[begin Exercise data]

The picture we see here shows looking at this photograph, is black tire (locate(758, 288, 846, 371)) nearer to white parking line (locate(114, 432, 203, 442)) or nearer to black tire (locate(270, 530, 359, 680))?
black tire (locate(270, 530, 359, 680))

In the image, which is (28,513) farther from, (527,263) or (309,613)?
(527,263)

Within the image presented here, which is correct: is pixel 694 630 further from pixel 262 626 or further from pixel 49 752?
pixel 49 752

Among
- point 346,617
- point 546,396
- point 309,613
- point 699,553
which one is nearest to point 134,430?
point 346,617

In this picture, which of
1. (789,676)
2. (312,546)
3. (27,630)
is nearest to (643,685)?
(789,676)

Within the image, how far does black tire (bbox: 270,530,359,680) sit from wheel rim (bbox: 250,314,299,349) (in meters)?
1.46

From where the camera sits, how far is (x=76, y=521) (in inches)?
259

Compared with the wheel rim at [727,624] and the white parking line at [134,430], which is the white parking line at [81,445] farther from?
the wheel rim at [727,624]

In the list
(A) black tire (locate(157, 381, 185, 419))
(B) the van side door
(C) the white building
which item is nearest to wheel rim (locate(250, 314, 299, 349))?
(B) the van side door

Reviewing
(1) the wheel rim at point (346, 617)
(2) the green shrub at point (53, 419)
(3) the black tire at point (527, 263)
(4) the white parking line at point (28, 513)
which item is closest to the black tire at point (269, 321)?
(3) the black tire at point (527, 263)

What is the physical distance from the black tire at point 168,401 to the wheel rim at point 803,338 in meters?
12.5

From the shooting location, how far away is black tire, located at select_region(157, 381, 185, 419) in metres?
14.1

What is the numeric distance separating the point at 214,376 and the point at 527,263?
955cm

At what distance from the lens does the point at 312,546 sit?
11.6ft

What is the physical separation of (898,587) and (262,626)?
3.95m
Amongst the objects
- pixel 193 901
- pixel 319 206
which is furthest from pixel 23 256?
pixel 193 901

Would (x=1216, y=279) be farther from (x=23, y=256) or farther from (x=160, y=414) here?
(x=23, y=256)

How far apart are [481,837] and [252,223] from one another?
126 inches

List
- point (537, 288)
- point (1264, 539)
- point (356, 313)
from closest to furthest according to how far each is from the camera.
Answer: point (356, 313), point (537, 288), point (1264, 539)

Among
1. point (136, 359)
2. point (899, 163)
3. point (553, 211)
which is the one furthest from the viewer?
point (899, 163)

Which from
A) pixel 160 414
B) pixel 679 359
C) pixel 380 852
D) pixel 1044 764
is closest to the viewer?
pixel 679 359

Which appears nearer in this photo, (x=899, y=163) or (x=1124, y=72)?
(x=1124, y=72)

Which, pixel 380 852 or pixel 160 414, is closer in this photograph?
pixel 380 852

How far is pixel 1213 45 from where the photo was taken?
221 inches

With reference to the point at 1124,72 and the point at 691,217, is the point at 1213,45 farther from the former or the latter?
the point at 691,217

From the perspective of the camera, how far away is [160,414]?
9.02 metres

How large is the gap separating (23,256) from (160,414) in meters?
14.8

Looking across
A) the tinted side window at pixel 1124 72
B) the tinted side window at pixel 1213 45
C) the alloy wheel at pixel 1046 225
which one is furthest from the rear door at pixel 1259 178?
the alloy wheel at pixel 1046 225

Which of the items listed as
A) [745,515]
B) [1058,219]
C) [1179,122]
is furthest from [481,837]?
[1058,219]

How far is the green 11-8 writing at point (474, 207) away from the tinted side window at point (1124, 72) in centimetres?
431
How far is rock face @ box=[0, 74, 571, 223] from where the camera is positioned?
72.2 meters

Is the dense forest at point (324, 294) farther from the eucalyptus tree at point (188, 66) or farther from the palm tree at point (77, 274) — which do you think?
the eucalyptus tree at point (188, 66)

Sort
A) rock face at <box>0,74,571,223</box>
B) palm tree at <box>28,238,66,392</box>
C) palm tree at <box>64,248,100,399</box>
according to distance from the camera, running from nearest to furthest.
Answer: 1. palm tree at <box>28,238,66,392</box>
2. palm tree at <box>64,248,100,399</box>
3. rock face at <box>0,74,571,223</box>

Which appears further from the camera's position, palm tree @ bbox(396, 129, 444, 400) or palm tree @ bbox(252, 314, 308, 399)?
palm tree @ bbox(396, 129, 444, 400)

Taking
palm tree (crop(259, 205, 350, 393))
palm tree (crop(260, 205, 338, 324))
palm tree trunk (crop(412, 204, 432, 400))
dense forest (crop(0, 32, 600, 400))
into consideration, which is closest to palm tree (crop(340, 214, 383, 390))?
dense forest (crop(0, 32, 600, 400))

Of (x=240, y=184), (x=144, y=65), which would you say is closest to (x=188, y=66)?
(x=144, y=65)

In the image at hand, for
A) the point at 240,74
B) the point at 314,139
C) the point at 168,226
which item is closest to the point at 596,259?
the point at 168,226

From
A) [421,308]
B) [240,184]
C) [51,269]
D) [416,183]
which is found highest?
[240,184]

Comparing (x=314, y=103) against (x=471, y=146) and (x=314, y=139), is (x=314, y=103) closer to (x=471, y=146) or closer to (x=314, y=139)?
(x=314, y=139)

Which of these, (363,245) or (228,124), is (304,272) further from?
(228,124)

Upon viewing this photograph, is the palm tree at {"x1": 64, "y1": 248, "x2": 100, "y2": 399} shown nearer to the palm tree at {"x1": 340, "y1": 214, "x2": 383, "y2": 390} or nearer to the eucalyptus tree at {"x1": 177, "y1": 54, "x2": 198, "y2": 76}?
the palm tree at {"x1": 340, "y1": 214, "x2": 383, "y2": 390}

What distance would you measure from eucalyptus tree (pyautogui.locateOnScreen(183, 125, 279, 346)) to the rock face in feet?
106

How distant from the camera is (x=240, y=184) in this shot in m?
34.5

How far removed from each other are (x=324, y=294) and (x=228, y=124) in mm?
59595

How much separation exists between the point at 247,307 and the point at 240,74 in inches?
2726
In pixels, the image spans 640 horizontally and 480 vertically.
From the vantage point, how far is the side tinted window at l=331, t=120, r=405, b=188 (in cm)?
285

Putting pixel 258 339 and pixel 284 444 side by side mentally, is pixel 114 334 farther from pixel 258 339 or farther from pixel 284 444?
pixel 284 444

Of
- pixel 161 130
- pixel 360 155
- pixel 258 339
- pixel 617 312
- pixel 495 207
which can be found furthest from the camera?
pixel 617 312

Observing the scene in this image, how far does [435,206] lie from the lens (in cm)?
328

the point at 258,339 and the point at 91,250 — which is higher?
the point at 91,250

[end Exercise data]

Update the lines above by changing every "white parking line" to "painted parking stripe", leaving everything else unchanged.

* **Result of the exercise**:
The picture we see here shows looking at this photograph, is black tire (locate(758, 288, 846, 371)) nearer to painted parking stripe (locate(114, 432, 203, 442)) or nearer to black tire (locate(270, 530, 359, 680))?
black tire (locate(270, 530, 359, 680))

In the image, which is (28,513) farther from, (527,263) or (309,613)?
(527,263)

Within the image presented here, which is correct: is pixel 694 630 further from pixel 262 626 or further from pixel 49 752?
pixel 49 752

Among
- point 346,617
- point 546,396
- point 309,613
- point 699,553
which one is nearest to point 134,430?
point 346,617

In this picture, which of
1. (789,676)
2. (312,546)
3. (27,630)
is nearest to (643,685)?
(789,676)

Within the image, how far does black tire (bbox: 270,530,359,680) sit from wheel rim (bbox: 250,314,299,349) (in meters)?
1.46

From where the camera sits, how far is (x=76, y=521) (in inches)?
259

Compared with the wheel rim at [727,624] and the painted parking stripe at [134,430], which is the painted parking stripe at [81,445] farther from?
the wheel rim at [727,624]

In the list
(A) black tire (locate(157, 381, 185, 419))
(B) the van side door
(C) the white building
which item is nearest to wheel rim (locate(250, 314, 299, 349))?
(B) the van side door

Reviewing
(1) the wheel rim at point (346, 617)
(2) the green shrub at point (53, 419)
(3) the black tire at point (527, 263)
(4) the painted parking stripe at point (28, 513)
which item is closest to the black tire at point (269, 321)?
(3) the black tire at point (527, 263)

What is the physical distance from the black tire at point 168,401 to the wheel rim at point 803,338 in meters?
12.5

From the shooting location, how far away is black tire, located at select_region(157, 381, 185, 419) in metres?
14.1

What is the numeric distance separating the point at 214,376 and the point at 527,263?
955cm

At what distance from the lens does the point at 312,546 sit?
11.6ft

What is the physical separation of (898,587) and (262,626)?
3.95m
Amongst the objects
- pixel 193 901
- pixel 319 206
which is furthest from pixel 23 256?
pixel 193 901

Would (x=1216, y=279) be farther from (x=23, y=256) or farther from (x=160, y=414) here?
(x=23, y=256)

How far apart are [481,837] and [252,223] from one another?
126 inches

List
- point (537, 288)
- point (1264, 539)
- point (356, 313)
from closest to furthest according to how far each is from the camera.
Answer: point (356, 313), point (537, 288), point (1264, 539)

Among
1. point (136, 359)
2. point (899, 163)
3. point (553, 211)
which is the one furthest from the viewer?
point (899, 163)

Which from
A) pixel 160 414
B) pixel 679 359
C) pixel 380 852
D) pixel 1044 764
is closest to the viewer?
pixel 679 359

Which appears nearer in this photo, (x=899, y=163) or (x=1124, y=72)?
(x=1124, y=72)

Which, pixel 380 852 or pixel 160 414, is closer in this photograph?
pixel 380 852

How far is pixel 1213 45 from where the photo was taken?
221 inches

With reference to the point at 1124,72 and the point at 691,217, is the point at 1213,45 farther from the former or the latter?
the point at 691,217

From the perspective of the camera, how far away is [160,414]?
9.02 metres

How large is the gap separating (23,256) from (160,414) in meters?
14.8

Looking across
A) the tinted side window at pixel 1124 72
B) the tinted side window at pixel 1213 45
C) the alloy wheel at pixel 1046 225
which one is furthest from the rear door at pixel 1259 178?
the alloy wheel at pixel 1046 225

Which of the items listed as
A) [745,515]
B) [1058,219]
C) [1179,122]
is furthest from [481,837]?
[1058,219]

How far is the green 11-8 writing at point (474, 207) away from the tinted side window at point (1124, 72) in centimetres?
431
How far is rock face @ box=[0, 74, 571, 223] from where the camera is positioned?
72.2 meters

Is the dense forest at point (324, 294) farther from the eucalyptus tree at point (188, 66) or farther from the palm tree at point (77, 274) — which do you think?
the eucalyptus tree at point (188, 66)

Sort
A) rock face at <box>0,74,571,223</box>
B) palm tree at <box>28,238,66,392</box>
C) palm tree at <box>64,248,100,399</box>
according to distance from the camera, running from nearest to furthest.
Answer: 1. palm tree at <box>28,238,66,392</box>
2. palm tree at <box>64,248,100,399</box>
3. rock face at <box>0,74,571,223</box>

Which appears further from the camera's position, palm tree @ bbox(396, 129, 444, 400) or palm tree @ bbox(252, 314, 308, 399)?
palm tree @ bbox(396, 129, 444, 400)

Taking
palm tree (crop(259, 205, 350, 393))
palm tree (crop(260, 205, 338, 324))
palm tree trunk (crop(412, 204, 432, 400))
dense forest (crop(0, 32, 600, 400))
into consideration, which is closest to palm tree (crop(340, 214, 383, 390))?
dense forest (crop(0, 32, 600, 400))

Of (x=240, y=184), (x=144, y=65), which would you say is closest to (x=188, y=66)?
(x=144, y=65)

In the image at hand, for
A) the point at 240,74
B) the point at 314,139
C) the point at 168,226
which item is closest to the point at 596,259?
the point at 168,226

From
A) [421,308]
B) [240,184]
C) [51,269]
D) [416,183]
which is found highest?
[240,184]

Comparing (x=314, y=103) against (x=471, y=146) and (x=314, y=139), is (x=314, y=103) closer to (x=471, y=146) or closer to (x=314, y=139)?
(x=314, y=139)

Which of these, (363,245) or (228,124), is (304,272) further from?
(228,124)

Upon viewing this photograph, is the palm tree at {"x1": 64, "y1": 248, "x2": 100, "y2": 399} shown nearer to the palm tree at {"x1": 340, "y1": 214, "x2": 383, "y2": 390} or nearer to the eucalyptus tree at {"x1": 177, "y1": 54, "x2": 198, "y2": 76}?
the palm tree at {"x1": 340, "y1": 214, "x2": 383, "y2": 390}

What distance would you measure from eucalyptus tree (pyautogui.locateOnScreen(183, 125, 279, 346)) to the rock face in feet?
106

How distant from the camera is (x=240, y=184) in this shot in m?
34.5

How far removed from each other are (x=324, y=294) and (x=228, y=124) in mm?
59595

How much separation exists between the point at 247,307 and the point at 240,74 in inches?
2726
In pixels, the image spans 640 horizontally and 480 vertically.
From the vantage point, how far is the side tinted window at l=331, t=120, r=405, b=188 (in cm)?
285

Putting pixel 258 339 and pixel 284 444 side by side mentally, is pixel 114 334 farther from pixel 258 339 or farther from pixel 284 444?
pixel 284 444

Of
- pixel 161 130
- pixel 360 155
- pixel 258 339
- pixel 617 312
- pixel 495 207
which can be found furthest from the camera?
pixel 617 312

Observing the scene in this image, how far does [435,206] lie from the lens (in cm)?
328

the point at 258,339 and the point at 91,250 — which is higher?
the point at 91,250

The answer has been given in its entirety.